"Then you know how lively Richard is, and I think their being with us has made Marion come out of his shell."
"When he's pleasant I should think he might be very good company. But Mademoiselle Potin has been telling me about him, and I should think he has had good reason to feel a little melancholy."
"There," thought Irma, "I won't let another day pass without finding out from Aunt Caroline what it is that every one else knows about Marion, that makes him seem an object of sympathy."
Meanwhile Marion had approached the girls.
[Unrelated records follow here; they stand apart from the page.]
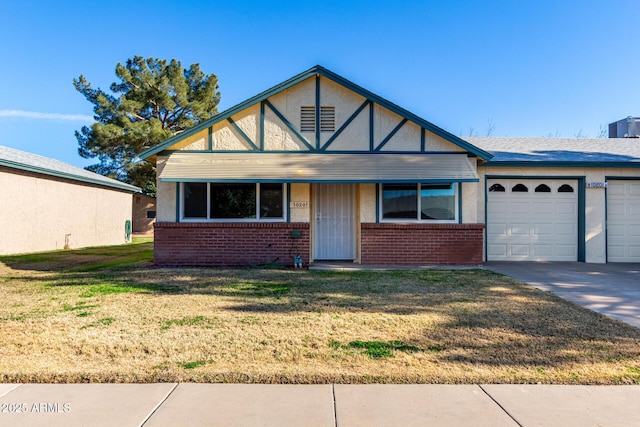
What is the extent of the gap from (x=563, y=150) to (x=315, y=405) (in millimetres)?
13495

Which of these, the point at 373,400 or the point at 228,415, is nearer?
the point at 228,415

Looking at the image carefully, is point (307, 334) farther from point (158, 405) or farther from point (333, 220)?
point (333, 220)

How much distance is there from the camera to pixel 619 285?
8516mm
"Of course you both have some story to account for the pigeons, and each story is probably different."
"I have no story, except that they are regarded as almost sacred, and it would be a great sin for any one to kill them."
"To be caught killing them," interposed Marion, "but I have an idea that many a pigeon pie in Venice is indebted to these same pigeons of St. Mark's. But if you have nothing better, I will tell my story. It is simply that some carrier pigeons brought good news to Enrico Dandolo, the Crusader, when he was besieging Candia, and since that time these pigeons and their descendants have been under the special protection of the city."
"It is certainly great fun to feed them," said Muriel, "and if you come here often, you'll see all kinds of people doing it,—old and young, rich and poor. Why, I have seen a man sit for an hour by that pillar, feeding them."